• Extracted material
============================================================

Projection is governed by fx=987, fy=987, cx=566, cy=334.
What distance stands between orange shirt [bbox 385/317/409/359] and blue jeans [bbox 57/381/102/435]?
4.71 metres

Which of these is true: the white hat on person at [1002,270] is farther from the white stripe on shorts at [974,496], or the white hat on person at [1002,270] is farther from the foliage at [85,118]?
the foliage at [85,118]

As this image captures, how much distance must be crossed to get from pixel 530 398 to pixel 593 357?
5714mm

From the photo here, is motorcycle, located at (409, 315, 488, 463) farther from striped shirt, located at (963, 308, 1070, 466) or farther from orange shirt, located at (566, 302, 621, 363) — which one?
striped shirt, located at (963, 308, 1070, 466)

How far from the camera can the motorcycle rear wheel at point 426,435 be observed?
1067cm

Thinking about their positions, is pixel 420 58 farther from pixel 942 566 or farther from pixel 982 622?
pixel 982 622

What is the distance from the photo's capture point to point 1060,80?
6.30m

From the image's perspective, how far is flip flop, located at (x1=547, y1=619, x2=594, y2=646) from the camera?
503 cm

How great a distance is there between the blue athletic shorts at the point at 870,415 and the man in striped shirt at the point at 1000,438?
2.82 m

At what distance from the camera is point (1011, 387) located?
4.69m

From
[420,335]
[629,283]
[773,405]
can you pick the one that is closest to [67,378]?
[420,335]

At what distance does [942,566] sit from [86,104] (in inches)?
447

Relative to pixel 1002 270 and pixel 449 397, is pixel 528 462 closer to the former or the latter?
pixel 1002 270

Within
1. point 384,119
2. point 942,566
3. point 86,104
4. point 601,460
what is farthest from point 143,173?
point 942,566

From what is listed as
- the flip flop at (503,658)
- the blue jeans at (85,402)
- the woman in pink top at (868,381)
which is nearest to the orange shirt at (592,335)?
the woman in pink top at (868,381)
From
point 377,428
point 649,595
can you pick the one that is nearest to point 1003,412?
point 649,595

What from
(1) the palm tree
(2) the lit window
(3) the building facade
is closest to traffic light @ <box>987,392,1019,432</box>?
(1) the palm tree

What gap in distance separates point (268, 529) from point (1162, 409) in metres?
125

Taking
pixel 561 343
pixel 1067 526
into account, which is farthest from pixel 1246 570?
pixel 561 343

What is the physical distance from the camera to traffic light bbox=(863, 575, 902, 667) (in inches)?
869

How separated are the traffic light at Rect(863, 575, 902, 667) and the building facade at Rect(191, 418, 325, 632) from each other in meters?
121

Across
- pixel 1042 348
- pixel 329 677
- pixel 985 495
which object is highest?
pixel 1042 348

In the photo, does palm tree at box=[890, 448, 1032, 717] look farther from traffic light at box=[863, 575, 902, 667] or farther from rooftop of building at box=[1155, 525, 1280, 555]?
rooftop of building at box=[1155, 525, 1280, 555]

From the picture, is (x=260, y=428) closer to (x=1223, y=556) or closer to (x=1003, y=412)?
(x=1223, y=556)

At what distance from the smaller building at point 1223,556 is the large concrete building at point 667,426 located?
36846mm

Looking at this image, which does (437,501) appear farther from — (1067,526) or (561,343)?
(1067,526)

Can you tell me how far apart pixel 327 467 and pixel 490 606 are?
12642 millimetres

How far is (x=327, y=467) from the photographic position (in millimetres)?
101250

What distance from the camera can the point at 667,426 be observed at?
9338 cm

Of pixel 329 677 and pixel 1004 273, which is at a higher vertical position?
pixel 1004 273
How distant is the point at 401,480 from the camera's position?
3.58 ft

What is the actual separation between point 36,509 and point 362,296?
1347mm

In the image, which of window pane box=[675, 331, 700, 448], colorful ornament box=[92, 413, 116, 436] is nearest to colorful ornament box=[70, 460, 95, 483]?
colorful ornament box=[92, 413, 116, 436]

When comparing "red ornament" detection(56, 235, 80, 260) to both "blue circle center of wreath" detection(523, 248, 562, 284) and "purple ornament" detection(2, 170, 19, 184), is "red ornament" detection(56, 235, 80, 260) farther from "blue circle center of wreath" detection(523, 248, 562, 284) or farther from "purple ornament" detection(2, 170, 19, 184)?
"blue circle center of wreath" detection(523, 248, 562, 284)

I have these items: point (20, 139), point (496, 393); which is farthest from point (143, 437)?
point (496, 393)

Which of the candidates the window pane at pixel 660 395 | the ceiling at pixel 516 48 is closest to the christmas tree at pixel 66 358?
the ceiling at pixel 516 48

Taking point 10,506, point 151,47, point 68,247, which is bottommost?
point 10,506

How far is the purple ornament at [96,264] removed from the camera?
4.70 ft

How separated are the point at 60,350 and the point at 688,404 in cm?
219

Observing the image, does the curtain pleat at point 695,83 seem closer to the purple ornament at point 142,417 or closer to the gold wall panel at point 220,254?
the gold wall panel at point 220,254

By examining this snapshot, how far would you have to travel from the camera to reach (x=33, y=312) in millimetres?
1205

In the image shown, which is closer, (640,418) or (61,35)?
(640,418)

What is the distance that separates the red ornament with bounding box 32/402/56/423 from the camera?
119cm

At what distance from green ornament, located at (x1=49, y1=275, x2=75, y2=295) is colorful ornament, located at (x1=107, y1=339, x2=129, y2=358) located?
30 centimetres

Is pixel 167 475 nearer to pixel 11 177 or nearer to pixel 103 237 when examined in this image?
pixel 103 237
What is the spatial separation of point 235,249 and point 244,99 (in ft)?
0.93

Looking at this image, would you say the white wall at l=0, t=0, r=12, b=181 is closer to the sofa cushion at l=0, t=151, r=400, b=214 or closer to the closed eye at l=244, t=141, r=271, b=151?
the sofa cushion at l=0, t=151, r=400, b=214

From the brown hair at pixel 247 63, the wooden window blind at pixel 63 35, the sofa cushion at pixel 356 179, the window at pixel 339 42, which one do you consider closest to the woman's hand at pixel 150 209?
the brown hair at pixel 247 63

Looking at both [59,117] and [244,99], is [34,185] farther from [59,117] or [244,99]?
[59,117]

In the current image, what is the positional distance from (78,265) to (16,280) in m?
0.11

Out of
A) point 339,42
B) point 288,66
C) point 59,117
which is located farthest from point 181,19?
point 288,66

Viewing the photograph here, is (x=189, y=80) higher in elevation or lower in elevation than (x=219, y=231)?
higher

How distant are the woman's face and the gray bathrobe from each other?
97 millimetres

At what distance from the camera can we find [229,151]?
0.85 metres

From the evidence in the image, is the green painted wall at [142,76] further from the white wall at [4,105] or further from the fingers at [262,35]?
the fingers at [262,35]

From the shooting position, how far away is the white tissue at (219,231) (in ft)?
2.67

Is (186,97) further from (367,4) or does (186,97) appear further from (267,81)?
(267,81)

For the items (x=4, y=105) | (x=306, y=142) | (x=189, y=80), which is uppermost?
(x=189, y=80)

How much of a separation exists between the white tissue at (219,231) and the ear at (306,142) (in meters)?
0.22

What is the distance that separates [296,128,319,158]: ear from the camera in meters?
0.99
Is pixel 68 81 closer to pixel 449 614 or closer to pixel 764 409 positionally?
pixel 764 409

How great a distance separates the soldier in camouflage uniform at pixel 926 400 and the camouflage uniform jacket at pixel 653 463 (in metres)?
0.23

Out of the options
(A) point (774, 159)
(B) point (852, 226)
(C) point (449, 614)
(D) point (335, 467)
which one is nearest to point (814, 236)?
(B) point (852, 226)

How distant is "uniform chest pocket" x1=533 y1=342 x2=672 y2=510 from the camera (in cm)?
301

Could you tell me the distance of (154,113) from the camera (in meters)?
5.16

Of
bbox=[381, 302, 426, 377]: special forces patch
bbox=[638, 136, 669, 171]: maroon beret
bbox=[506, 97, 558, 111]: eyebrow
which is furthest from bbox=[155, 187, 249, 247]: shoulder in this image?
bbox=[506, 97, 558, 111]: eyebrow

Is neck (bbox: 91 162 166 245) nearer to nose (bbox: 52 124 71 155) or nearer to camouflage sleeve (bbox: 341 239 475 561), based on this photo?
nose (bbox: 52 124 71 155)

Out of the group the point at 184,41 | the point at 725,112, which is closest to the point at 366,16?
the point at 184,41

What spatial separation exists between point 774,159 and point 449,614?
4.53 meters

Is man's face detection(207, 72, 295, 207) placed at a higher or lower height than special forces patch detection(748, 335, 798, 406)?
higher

============================================================

• Written request
Please copy the records above word for word, starting at the line that contains "Viewing the photograph" and ending after the line that contains "0.85 metres".

• The output
Viewing the photograph here, is (x=189, y=80) higher in elevation or lower in elevation than (x=219, y=231)?
higher

How distant are the woman's face and the gray bathrobe from each other?
97 millimetres

At what distance from the camera can we find [229,151]?
0.85 metres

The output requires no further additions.